# 1st camera pic



## TPaco214 (Feb 16, 2005)

I bought a cheapie $50 scout cam at Dick's a month b4 the archery season to put on some private property I had just gained access to. Well access to the private property fell through, and I was left with nowhere to set up my camera. The last few days Ive been seeing tons of deer in my neighborhood walking around nibbling ppl's bushes and stuff in broad daylight. Also saw a huge buck chasing a group of does at 4:45 pm the other day past my front yard along a very busy street. Typical urban deer. There are really no woods around where I live so the deer live and bed in ppl's yards. So i decided to put my trail cam up in my back yard to see if I could get a pic of the large buck I had seen the day before. Last night I went to bed at 12:30, but decided to look out my back window to check on my trail cam.
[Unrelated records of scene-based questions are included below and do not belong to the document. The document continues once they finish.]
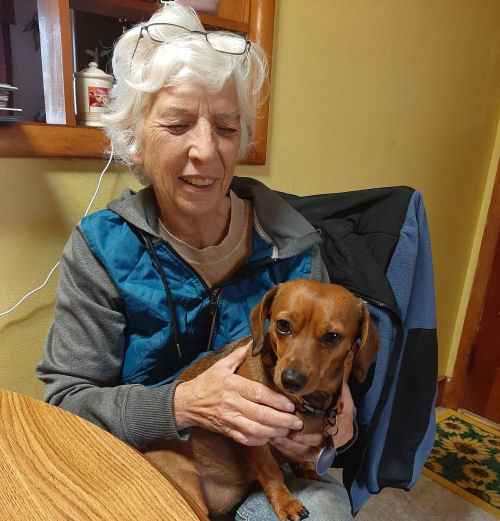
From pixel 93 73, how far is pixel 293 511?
125cm

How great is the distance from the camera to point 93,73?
1.30m

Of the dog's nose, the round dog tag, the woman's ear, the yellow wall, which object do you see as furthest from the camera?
the yellow wall

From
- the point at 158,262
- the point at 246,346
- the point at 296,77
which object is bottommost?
the point at 246,346

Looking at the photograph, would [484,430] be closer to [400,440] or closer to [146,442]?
[400,440]

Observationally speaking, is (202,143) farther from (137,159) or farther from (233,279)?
(233,279)

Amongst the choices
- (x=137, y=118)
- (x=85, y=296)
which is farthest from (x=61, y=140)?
(x=85, y=296)

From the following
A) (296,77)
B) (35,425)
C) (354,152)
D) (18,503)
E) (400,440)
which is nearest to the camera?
(18,503)

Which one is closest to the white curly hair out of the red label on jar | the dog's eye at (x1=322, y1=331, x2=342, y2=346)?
the red label on jar

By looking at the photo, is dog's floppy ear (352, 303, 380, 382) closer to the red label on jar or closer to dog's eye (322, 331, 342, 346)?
dog's eye (322, 331, 342, 346)

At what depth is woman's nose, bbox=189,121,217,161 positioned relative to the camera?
3.35 feet

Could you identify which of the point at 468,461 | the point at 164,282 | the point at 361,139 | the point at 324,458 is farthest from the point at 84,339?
the point at 468,461

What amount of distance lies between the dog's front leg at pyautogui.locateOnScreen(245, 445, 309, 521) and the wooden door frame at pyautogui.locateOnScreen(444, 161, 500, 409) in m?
2.11

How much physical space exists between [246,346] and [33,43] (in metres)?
1.11

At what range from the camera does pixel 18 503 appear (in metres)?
0.55
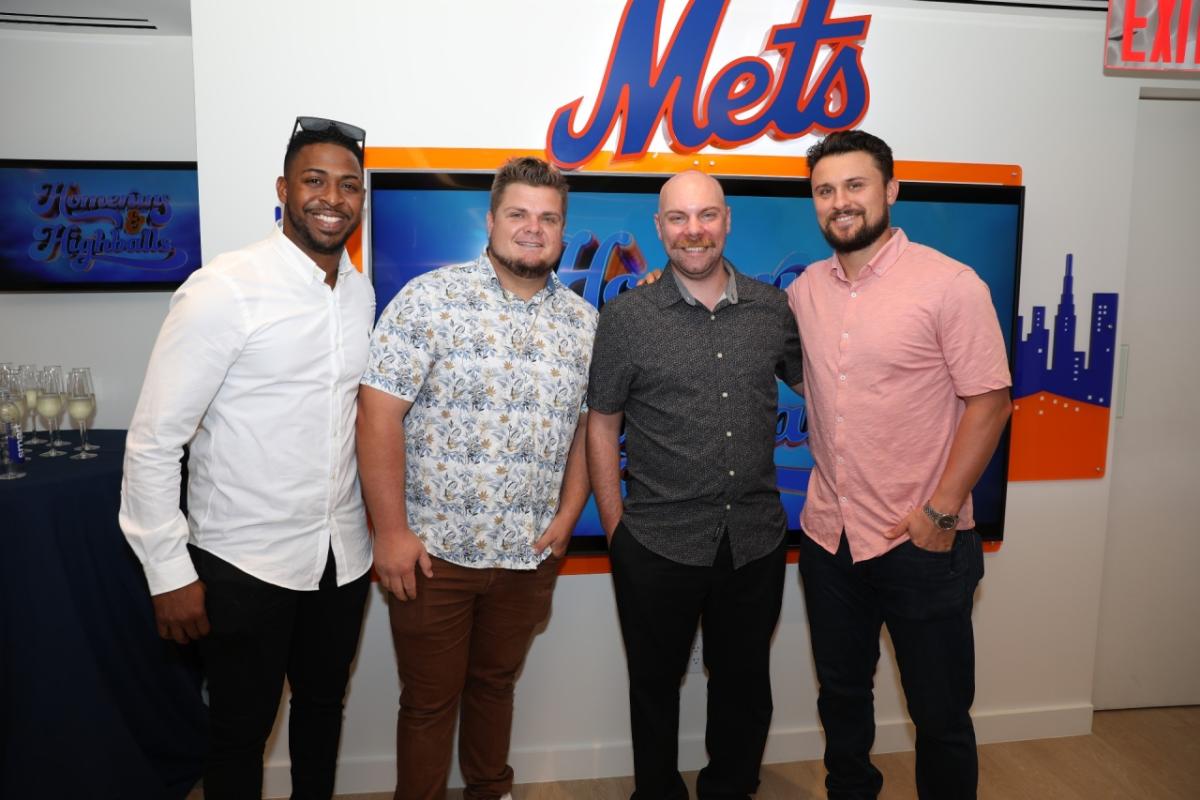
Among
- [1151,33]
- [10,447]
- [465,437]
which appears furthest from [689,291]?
[10,447]

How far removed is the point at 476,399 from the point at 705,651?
3.33 ft

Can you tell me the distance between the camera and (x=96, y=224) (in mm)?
3176

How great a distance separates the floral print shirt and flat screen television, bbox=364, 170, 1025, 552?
1.46 ft

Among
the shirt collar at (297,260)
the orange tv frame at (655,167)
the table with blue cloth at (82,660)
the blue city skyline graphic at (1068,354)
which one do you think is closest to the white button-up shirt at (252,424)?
the shirt collar at (297,260)

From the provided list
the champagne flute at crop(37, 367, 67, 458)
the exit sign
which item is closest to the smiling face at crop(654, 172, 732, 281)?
the exit sign

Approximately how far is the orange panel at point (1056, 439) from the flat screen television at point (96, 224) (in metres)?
3.48

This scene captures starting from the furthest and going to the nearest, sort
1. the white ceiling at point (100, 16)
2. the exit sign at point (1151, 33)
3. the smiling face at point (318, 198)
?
the white ceiling at point (100, 16)
the exit sign at point (1151, 33)
the smiling face at point (318, 198)

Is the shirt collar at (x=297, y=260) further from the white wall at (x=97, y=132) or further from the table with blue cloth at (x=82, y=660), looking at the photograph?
the white wall at (x=97, y=132)

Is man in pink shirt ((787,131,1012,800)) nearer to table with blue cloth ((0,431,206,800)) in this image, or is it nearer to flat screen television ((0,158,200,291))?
table with blue cloth ((0,431,206,800))

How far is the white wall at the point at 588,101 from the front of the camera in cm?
222

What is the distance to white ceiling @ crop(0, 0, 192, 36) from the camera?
109 inches

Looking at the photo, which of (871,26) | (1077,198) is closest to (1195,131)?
(1077,198)

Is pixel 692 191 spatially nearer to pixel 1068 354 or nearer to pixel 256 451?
pixel 256 451

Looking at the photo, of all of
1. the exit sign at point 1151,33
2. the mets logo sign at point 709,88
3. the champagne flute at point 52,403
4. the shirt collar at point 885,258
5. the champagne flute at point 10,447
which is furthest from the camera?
the champagne flute at point 52,403
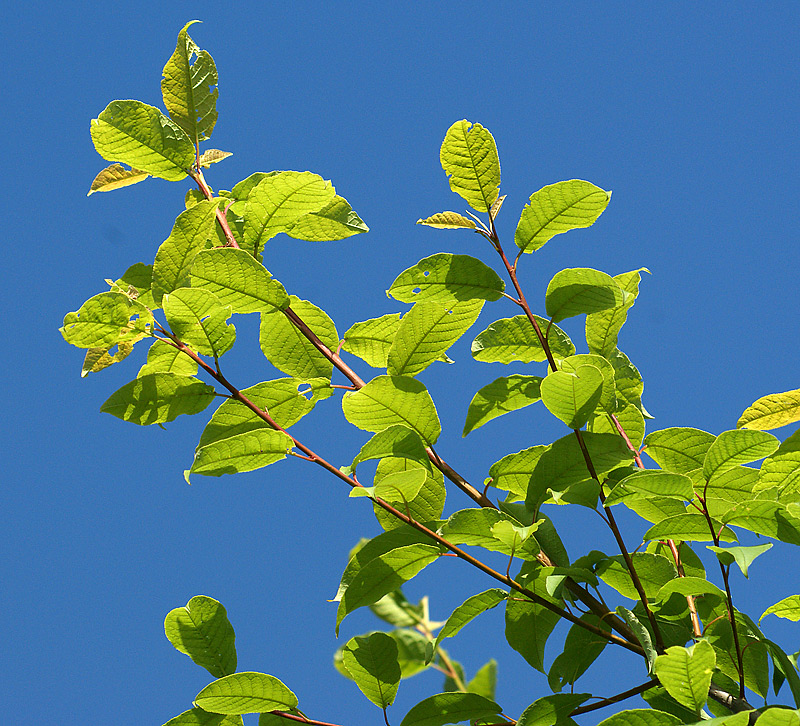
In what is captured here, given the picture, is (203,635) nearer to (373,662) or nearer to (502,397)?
(373,662)

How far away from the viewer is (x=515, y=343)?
4.81ft

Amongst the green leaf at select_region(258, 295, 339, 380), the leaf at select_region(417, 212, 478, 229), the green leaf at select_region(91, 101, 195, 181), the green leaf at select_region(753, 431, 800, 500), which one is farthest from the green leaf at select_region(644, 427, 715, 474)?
the green leaf at select_region(91, 101, 195, 181)

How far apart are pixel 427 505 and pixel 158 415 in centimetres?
52

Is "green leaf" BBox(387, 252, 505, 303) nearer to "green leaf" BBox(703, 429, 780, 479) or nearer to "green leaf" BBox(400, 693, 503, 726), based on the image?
"green leaf" BBox(703, 429, 780, 479)

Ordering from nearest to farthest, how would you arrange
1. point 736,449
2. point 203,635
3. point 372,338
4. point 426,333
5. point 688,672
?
point 688,672 < point 736,449 < point 426,333 < point 203,635 < point 372,338

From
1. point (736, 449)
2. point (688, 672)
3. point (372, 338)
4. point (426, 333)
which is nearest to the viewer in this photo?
point (688, 672)

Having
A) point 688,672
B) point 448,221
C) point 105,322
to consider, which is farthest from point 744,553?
point 105,322

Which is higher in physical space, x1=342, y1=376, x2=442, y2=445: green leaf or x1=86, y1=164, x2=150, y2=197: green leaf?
x1=86, y1=164, x2=150, y2=197: green leaf

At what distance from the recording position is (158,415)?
134 centimetres

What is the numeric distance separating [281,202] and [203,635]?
34.2 inches

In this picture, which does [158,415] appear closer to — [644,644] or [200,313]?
[200,313]

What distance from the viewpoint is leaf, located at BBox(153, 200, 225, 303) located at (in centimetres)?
131

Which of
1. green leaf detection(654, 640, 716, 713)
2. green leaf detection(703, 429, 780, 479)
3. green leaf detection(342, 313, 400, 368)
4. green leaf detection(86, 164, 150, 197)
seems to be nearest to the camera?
green leaf detection(654, 640, 716, 713)

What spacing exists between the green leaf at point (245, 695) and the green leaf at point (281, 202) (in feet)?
2.70
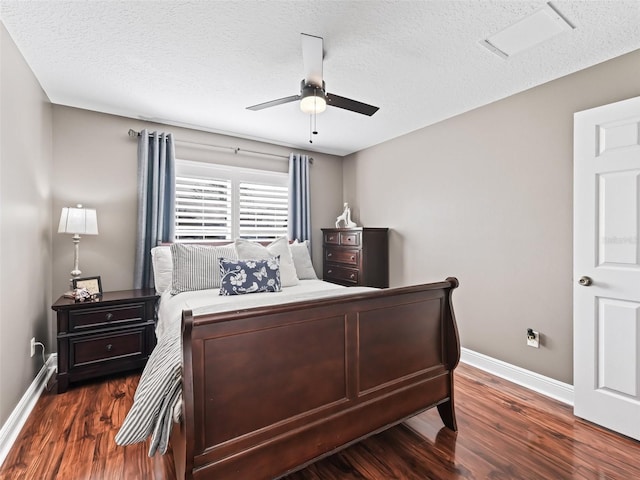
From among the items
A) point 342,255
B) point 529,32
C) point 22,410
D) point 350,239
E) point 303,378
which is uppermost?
point 529,32

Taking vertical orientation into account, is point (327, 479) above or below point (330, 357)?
below

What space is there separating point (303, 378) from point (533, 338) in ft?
7.23

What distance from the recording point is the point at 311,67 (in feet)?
6.91

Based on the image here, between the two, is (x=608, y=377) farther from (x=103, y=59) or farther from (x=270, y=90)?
(x=103, y=59)

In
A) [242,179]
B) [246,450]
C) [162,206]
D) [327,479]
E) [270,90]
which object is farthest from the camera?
[242,179]

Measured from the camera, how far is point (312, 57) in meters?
2.07

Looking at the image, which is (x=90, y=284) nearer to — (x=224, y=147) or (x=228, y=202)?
(x=228, y=202)

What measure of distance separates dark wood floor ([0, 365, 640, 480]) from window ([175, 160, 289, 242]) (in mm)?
2021

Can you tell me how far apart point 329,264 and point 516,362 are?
245cm

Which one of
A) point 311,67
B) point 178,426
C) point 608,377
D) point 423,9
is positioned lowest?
point 608,377

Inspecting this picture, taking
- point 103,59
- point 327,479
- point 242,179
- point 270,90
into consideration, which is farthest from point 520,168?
point 103,59

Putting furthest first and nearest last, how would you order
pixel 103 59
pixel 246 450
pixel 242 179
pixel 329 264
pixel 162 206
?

Of course, I saw 4 does feeding around it but not in front of it to trigger a pic. They kept looking back, and sure enough the big guy makes an appearance chasin them around directly in my backyard! It was awesome watching that. They put on a show for about 25 minutes in my backyard and I saw every minute! Unfortunately he didn't cover a doe or fioght another buck. He ran in front of the camera, and triggered the camera. I kept thinkin I hope the camera got him, b/c it has a slow trigger speed. Went out this morning to check my camera hoping I got a shot of him on it. My camera does a 3 shot burst after it's triggered....looks the middle shot got him! A perfectly symmetrical well developed 10-pt! Awesome! How many people can say they got a monster on camera and watched the camera get the shot!? lol this trail cam stuff is cool. (btw i know time/date stamp are wrong...havent figured out how to change those yet. this pic was from this morning at around 12:45 am)


----------



## nick99 (Mar 8, 2010)

Nice buck !!!


----------



## Bulldawg (Dec 3, 2007)

Heck with a treestand , perch up on the roof with your bow !


----------



## Header (Apr 14, 2004)

Nice buck, that is a land owners tag there, if you don't already have a buck. I plowed up my garden 1 year and had monster buck tracks then, they love fresh dirt.


----------



## TPaco214 (Feb 16, 2005)

haha trust me guys id do anything to get a chance at him. unfortunately my lot is .17 acres...all the lots in my neighborhood are like that. the minute i shot him hed run off and die in someone's yard....the does and yearlings do quite a bit of property damage to the neighbor's gardens and stuff....but theres just no way to hunt them here...unless i dug a pit and covered it with branches and stuff....


----------



## Scum_Frog (Apr 3, 2009)

Good looking 9pt to have in your backyard haha. Sounds like you should sit on top your roof lol.


----------



## MuskieManOhio (Jun 29, 2008)

The amish hunt urban areas and man do they always get some monster bucks out of them!


----------